免疫細胞療法は、国の管理下で行われる治療として基準に満たないものは排除されるという形で、先端的な医療としての形が整いつつあります。
日本では、この免疫細胞療法が世界に先駆け、がん治療の現場で実用化され、すでに20年以上の臨床での治療実績があります。
近年、海外の多くの国々の医療関係者が、日本におけるこの治療実績や技術、経験等に非常に高い関心を示し始めています。
これに対して、国内では自由診療として行われてきたこれらの治療法は、健康保険が適応される効く標準治療を主体とする医療機関との間に壁がつくられ、いまだにスムーズな連携が行えず。免疫細胞療法を実施する医療機関側が連携を組めない実態があります。
その結果、最も被害を被るのは患者さんやその家族という結果が生まれています。
患者さんの多くは、標準治療を行う医療機関の主治医からの理解を得られず、隠れて自由診療を選択したり、また混合診療禁止という医師会が支持し、患者側からは理解に苦しむわけのわからない法律により、治療法や場所が制限されたりという実態があります。
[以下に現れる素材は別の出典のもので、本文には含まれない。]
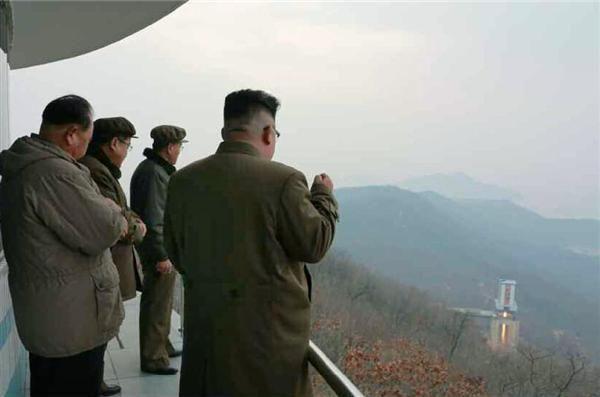 北朝鮮の労働新聞が19日掲載した、東倉里の「西海衛星発射場」で行われた高出力ロケットエンジンの地上燃焼実験に立ち会う金正恩朝鮮労働党委員長(右端)の写真(共同)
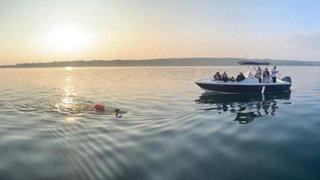Après 24 heures de nage, Flavie Capozzi est dans le Petit Lac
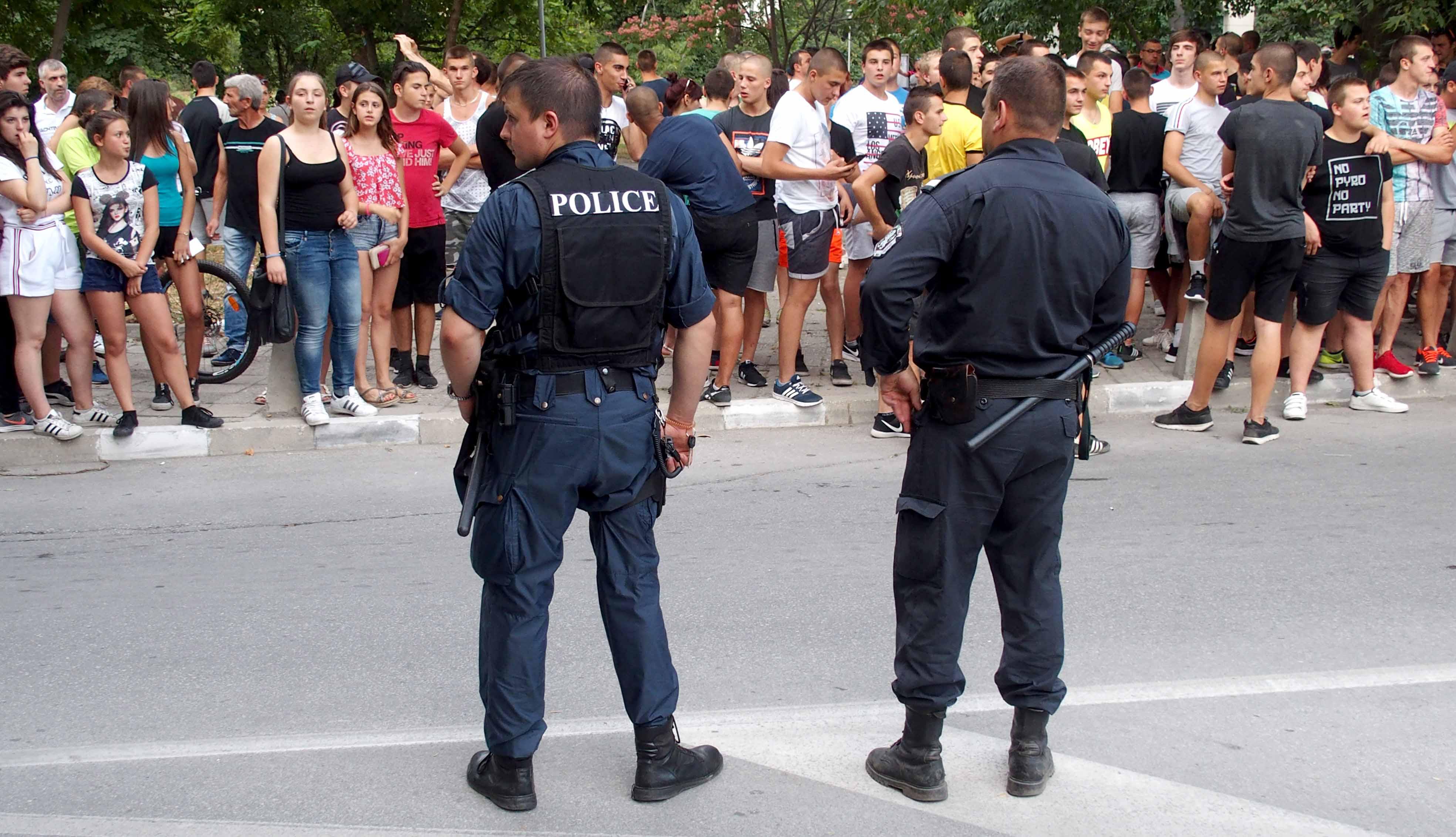Полиция окупира Асеновград, напрежението расте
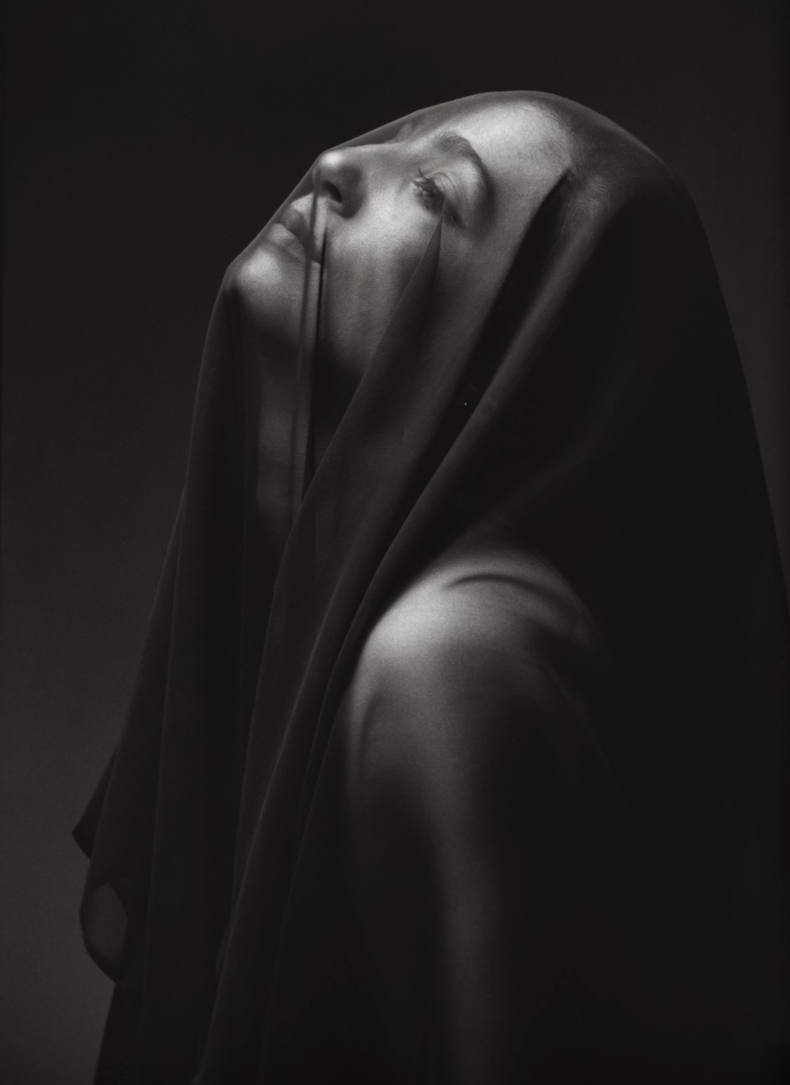 woman_with_veil_by_marciomartins.jpg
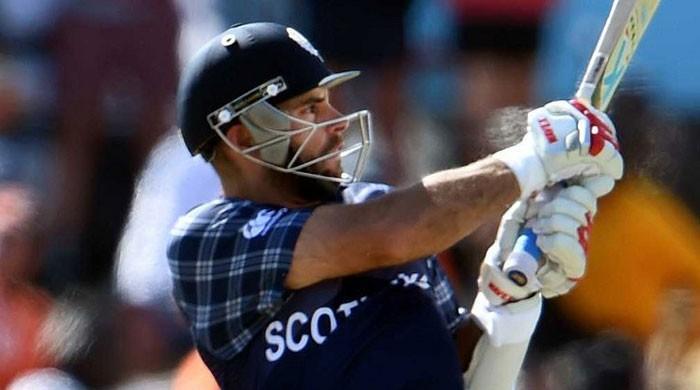 Scotland shock Sri Lanka ahead of Champions Trophy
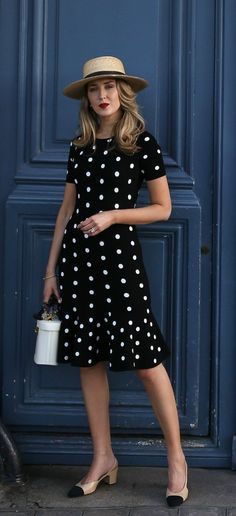 30 dresses in 30 days day dining al fresco // black and white polka dot Nyc Fashion, Fashion Over 50, Look Fashion, Womens Fashion, Spring Fashion, Ladies Fashion, Fashion Tips, Day Dresses, Casual Dresses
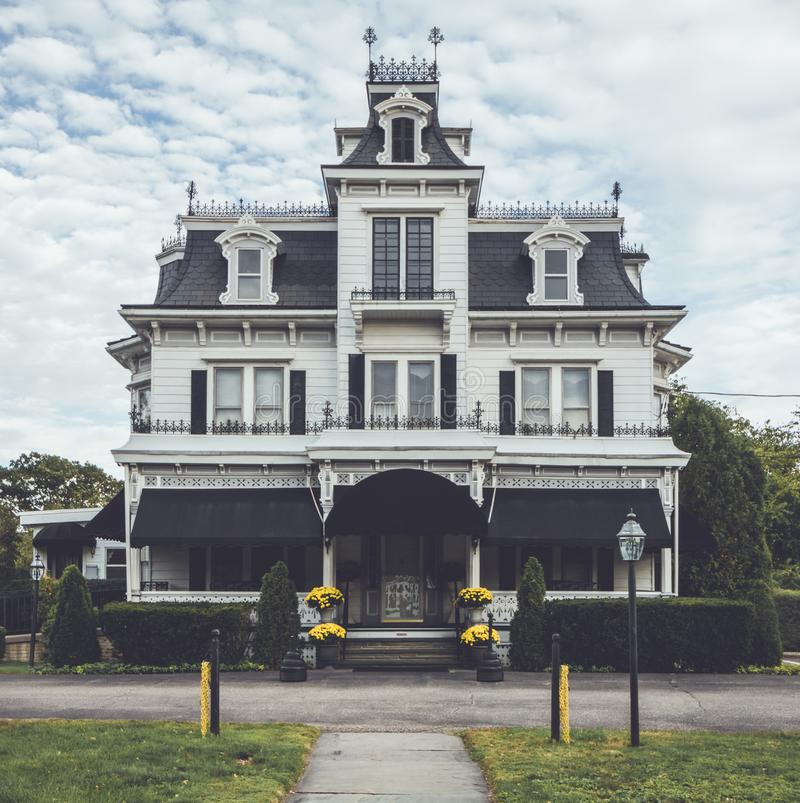 Wiktoriański stylowy dom pogrzebowy ozdobny z unikalnym wrony gniazdeczkiem ja fotografia royalty free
今回、私たち患者会では、このような医療現場における矛盾や問題点を改善し情報や意見を発信していくための場として、研究会、勉強会を立ち上げたいと考えました。
また、長年がん治療の現場で患者さん方と接していると同様に多種多様な代替医療といわれているがん治療にも多く出会ってきました。
理論的な基盤がしっかりせず、臨床データも整ってないものも多くみられますが、中には、明らかに効果を確認できた臨床例も実在します。
私たち患者会では、患者にとって何が有益かを常に考えるとき、標準治療だろうと自由診療だろうと病気が良くなれば(治療効果が高ければ)それでいいと考えています。
がんについて勉強されている患者さんの多くは、治療の過程で健康食品や様々な代替医療を取り入れています。
当研究会では、患者さん方の実例や医師の臨床例、提供する会社などの情報をもとに真摯にその内容を検証していくことにも取り組んでいきたいと考えています。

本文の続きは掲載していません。